[EXCERPTED TEXT]

::::

Would you be able to help integrate this once the new version is out?

dylkot commented 5 years ago

Sure! I'd be happy to help with integration for Rhesus Macaque. By 'new version', are you referring to incorporating Drop-seq tools 2.0? I was just starting to wonder about how I will use that going forward because I would especially like to have quantitation of the intronic reads in my data

Hoohm commented 5 years ago

Version 0.4 and many more things.

Which functionnality would you specifically need?

dylkot commented 5 years ago

Exciting! Really just the ability to generate a count matrices for reads falling in introns in addition to reads falling in the coding sequence.

Hoohm commented 5 years ago

Hey! If you want to try out the new feature for automatic mixed species download, merging and generation, you can test out the new 0.4 version!

dylkot commented 5 years ago

Awesome, I just got a new load of data and so I'll run it with the new version! I'll let you know how it goes.

dylkot commented 5 years ago

Is there documentation anywhere on how to setup the binaries to run the new version? When I try to run it with the environment that was working for the previous version of dropSeqPipe, I get the error:

/bin/bash: cutadapt: command not found

I can install cutadapt but I imagine there might be several changes to the environment including downloading the next version of Drop-seq_tools and I just want to make sure I do all of that before I try to run things.

Hoohm commented 5 years ago

are you adding --use-conda to the command? Because that would download and activate the envs for each rule and you should not get this kind of errors.

dylkot commented 5 years ago

Nope, I wasn't. Sorry I missed that! Will give it a try.

::::

[Records from a collection]
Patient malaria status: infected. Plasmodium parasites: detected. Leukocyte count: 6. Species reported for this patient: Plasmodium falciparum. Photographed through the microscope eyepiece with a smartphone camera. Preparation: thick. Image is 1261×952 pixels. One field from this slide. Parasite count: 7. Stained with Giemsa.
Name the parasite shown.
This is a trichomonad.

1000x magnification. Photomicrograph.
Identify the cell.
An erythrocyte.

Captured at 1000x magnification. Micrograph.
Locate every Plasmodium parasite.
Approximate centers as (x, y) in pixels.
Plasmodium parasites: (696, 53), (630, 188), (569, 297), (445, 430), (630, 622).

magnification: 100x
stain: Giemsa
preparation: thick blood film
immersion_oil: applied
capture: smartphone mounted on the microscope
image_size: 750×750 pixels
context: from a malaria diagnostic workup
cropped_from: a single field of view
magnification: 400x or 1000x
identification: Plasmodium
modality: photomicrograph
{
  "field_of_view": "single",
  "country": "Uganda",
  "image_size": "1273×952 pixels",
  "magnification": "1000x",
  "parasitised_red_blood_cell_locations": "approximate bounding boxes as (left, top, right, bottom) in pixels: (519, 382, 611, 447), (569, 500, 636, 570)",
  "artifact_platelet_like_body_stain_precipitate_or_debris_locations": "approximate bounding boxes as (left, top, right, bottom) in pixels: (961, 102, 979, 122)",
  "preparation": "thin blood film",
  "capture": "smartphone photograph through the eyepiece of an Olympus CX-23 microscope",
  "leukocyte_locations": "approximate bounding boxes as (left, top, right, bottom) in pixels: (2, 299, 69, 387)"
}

::::

[GIVEN TASK 1]
In the dropSeqPipe thread, rewrite the passage between "I can install" and "give it a try.", inclusive, changing "cutadapt" to "STAR".
[GIVEN TASK 2]
Retype the entries from their first line through the line holding "430), (630, 622).", inclusive.

[RESULT 1]
I can install STAR but I imagine there might be several changes to the environment including downloading the next version of Drop-seq_tools and I just want to make sure I do all of that before I try to run things.

Hoohm commented 5 years ago

are you adding --use-conda to the command? Because that would download and activate the envs for each rule and you should not get this kind of errors.

dylkot commented 5 years ago

Nope, I wasn't. Sorry I missed that! Will give it a try.

[RESULT 2]
Patient malaria status: infected. Plasmodium parasites: detected. Leukocyte count: 6. Species reported for this patient: Plasmodium falciparum. Photographed through the microscope eyepiece with a smartphone camera. Preparation: thick. Image is 1261×952 pixels. One field from this slide. Parasite count: 7. Stained with Giemsa.
Name the parasite shown.
This is a trichomonad.

1000x magnification. Photomicrograph.
Identify the cell.
An erythrocyte.

Captured at 1000x magnification. Micrograph.
Locate every Plasmodium parasite.
Approximate centers as (x, y) in pixels.
Plasmodium parasites: (696, 53), (630, 188), (569, 297), (445, 430), (630, 622).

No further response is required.